Task objective: Beneath this line are the data; copy exactly the part of them that opens with the line containing "United States, site archbold_FL-02." and closes with the line containing "site SER_S13_Q08, 3-frame burst.", and only that part.

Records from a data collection
———
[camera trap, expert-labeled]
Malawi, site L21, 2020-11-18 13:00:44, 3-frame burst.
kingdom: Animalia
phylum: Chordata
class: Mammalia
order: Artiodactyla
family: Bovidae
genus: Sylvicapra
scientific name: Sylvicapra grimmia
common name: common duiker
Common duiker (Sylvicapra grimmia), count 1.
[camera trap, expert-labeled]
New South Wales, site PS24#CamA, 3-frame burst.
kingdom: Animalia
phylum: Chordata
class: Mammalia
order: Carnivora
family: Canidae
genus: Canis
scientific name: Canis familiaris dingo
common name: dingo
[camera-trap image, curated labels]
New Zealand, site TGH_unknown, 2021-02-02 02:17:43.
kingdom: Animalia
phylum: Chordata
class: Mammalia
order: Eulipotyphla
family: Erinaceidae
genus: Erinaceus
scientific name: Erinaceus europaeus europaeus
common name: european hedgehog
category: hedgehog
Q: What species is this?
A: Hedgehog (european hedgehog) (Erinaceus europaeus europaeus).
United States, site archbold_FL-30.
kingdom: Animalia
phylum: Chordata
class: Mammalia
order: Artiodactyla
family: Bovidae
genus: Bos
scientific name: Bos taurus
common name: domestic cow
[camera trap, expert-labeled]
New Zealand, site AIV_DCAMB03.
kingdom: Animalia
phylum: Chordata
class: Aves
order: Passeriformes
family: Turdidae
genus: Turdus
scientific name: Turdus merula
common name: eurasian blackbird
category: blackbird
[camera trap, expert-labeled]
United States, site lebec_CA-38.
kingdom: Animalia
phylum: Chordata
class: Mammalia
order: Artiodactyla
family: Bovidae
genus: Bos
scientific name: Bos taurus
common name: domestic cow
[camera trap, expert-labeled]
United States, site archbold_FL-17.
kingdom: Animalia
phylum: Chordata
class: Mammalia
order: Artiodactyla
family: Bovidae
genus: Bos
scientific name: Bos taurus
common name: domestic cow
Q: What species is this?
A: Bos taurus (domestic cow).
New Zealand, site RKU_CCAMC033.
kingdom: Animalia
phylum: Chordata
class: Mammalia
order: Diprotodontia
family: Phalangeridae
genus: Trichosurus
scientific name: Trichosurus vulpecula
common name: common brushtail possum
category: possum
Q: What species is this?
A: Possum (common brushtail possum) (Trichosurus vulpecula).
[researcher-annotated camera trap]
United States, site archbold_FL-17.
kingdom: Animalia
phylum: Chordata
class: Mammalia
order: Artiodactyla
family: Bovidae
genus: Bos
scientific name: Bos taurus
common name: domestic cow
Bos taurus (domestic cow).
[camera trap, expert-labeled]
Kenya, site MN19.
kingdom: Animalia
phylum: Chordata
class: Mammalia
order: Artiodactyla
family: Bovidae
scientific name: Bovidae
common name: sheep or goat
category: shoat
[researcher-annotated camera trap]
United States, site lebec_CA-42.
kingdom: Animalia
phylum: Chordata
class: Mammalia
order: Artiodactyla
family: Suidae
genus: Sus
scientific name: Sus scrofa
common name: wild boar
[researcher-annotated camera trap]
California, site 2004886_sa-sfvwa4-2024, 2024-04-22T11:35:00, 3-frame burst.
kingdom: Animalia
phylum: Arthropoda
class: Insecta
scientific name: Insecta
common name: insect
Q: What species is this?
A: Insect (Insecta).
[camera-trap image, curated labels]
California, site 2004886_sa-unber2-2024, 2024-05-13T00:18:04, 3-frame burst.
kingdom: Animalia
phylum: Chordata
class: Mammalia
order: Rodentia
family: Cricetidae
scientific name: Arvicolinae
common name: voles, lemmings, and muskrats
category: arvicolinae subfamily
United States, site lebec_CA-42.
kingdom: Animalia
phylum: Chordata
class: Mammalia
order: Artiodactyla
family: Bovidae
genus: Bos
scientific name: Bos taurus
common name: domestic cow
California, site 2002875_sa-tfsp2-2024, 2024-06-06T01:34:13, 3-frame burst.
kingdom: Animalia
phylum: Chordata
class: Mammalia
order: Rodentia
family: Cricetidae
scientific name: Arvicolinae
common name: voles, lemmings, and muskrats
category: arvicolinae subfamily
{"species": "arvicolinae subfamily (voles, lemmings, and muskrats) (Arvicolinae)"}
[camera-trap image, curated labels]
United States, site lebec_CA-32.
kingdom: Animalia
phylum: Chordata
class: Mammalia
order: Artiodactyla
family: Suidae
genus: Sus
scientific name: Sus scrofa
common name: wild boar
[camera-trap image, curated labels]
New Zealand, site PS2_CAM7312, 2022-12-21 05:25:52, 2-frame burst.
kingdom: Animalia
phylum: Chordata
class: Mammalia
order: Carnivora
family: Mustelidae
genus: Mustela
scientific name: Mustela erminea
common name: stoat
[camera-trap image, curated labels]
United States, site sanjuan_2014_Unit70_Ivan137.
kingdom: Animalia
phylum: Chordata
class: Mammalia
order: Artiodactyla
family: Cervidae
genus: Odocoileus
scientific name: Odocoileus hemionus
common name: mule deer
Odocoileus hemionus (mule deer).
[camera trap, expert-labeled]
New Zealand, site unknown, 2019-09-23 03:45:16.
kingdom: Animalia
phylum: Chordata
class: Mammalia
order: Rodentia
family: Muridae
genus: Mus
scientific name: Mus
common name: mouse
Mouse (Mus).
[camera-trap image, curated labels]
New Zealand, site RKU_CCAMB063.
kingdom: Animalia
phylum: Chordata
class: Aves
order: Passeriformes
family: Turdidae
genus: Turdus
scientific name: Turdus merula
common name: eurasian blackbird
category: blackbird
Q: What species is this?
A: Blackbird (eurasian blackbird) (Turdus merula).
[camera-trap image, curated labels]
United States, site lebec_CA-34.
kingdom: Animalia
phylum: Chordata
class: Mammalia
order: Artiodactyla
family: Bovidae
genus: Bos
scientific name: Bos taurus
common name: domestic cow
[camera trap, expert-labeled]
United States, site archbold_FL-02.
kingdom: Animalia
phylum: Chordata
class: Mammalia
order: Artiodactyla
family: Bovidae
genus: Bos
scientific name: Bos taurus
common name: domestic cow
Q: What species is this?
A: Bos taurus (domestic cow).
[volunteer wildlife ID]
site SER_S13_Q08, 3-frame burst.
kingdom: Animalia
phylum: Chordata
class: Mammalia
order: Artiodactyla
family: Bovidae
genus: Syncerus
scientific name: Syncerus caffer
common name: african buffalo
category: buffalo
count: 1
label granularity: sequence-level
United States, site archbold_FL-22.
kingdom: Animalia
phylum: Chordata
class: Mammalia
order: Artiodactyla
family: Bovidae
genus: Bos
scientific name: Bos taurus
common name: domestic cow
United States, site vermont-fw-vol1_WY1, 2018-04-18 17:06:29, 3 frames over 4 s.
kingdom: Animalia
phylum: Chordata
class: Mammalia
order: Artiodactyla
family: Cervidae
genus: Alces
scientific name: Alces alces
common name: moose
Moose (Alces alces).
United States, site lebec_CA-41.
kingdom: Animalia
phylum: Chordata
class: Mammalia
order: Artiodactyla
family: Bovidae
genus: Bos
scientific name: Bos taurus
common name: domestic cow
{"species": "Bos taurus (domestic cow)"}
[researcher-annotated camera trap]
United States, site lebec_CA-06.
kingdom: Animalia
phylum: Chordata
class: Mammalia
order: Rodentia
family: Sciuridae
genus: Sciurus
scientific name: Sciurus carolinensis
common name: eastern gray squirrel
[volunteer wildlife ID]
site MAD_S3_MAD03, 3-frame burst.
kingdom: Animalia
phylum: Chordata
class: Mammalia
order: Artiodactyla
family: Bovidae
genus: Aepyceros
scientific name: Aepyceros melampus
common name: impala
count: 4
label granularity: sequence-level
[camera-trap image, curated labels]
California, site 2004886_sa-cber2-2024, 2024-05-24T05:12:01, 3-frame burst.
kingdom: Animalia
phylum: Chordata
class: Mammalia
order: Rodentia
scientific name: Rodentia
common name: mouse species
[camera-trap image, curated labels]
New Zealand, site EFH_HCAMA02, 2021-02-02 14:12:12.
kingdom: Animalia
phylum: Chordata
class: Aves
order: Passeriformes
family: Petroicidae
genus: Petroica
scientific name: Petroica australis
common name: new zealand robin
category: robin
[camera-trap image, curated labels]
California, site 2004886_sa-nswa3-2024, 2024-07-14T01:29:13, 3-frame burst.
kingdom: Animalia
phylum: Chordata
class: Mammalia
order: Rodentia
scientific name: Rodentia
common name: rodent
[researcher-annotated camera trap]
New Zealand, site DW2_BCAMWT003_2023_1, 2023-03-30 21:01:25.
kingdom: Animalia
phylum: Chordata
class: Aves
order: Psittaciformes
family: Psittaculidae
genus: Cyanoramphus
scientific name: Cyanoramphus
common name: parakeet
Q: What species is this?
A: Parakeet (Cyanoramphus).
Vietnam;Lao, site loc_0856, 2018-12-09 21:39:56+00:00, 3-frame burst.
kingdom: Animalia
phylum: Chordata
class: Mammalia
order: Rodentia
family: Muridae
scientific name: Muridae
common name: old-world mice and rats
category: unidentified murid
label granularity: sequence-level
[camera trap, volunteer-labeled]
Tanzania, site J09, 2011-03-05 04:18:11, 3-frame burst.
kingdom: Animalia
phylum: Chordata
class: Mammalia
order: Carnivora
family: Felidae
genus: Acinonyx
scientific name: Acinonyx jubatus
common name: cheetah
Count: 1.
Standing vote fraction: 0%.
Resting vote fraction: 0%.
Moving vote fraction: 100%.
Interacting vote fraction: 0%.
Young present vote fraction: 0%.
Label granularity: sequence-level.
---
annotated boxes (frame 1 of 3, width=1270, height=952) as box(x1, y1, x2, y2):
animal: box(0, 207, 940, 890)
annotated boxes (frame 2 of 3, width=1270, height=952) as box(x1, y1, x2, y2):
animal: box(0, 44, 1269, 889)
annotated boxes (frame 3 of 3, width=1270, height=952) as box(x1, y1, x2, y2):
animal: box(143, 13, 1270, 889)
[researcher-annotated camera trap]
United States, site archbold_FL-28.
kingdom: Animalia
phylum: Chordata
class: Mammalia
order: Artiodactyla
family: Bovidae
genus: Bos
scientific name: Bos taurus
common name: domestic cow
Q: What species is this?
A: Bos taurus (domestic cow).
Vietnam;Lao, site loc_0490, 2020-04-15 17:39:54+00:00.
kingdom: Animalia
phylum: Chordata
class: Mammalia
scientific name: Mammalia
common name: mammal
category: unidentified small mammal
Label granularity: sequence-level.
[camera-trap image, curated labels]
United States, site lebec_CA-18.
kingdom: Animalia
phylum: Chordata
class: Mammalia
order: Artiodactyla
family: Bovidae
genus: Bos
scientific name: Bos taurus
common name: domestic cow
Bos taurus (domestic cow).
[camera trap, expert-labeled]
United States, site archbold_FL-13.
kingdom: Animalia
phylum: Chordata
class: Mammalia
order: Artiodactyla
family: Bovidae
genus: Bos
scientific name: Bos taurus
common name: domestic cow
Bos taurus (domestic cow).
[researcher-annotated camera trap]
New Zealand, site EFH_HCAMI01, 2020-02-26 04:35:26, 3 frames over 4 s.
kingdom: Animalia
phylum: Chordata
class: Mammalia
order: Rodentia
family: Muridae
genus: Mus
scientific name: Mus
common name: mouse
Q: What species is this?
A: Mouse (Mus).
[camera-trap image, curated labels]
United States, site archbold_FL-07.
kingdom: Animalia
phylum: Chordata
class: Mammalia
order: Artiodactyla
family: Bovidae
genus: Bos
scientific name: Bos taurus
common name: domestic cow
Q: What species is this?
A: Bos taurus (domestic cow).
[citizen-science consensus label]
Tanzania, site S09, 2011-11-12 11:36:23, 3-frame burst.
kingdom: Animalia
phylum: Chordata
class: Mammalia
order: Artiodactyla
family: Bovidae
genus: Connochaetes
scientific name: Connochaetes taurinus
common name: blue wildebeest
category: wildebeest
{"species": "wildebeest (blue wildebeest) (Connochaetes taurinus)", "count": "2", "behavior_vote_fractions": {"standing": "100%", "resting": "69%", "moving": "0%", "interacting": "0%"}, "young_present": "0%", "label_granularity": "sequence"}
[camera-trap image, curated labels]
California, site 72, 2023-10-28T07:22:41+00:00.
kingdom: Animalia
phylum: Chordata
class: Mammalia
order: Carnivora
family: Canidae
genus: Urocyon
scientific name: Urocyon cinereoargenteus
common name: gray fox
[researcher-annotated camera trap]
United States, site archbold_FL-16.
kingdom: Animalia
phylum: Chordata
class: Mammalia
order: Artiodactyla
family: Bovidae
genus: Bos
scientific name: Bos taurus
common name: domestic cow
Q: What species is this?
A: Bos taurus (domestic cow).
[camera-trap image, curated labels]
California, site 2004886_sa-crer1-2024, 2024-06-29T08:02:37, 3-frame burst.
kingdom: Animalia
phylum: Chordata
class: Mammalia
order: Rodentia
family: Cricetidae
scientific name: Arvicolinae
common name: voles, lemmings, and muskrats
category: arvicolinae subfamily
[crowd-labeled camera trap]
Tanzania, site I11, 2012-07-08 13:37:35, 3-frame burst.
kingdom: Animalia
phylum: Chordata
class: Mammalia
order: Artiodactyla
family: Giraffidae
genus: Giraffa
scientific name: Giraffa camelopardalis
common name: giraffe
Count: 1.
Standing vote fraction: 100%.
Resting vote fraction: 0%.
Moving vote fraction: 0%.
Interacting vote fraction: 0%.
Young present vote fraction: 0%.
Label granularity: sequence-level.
———
Task output:
United States, site archbold_FL-02.
kingdom: Animalia
phylum: Chordata
class: Mammalia
order: Artiodactyla
family: Bovidae
genus: Bos
scientific name: Bos taurus
common name: domestic cow
Q: What species is this?
A: Bos taurus (domestic cow).
[volunteer wildlife ID]
site SER_S13_Q08, 3-frame burst.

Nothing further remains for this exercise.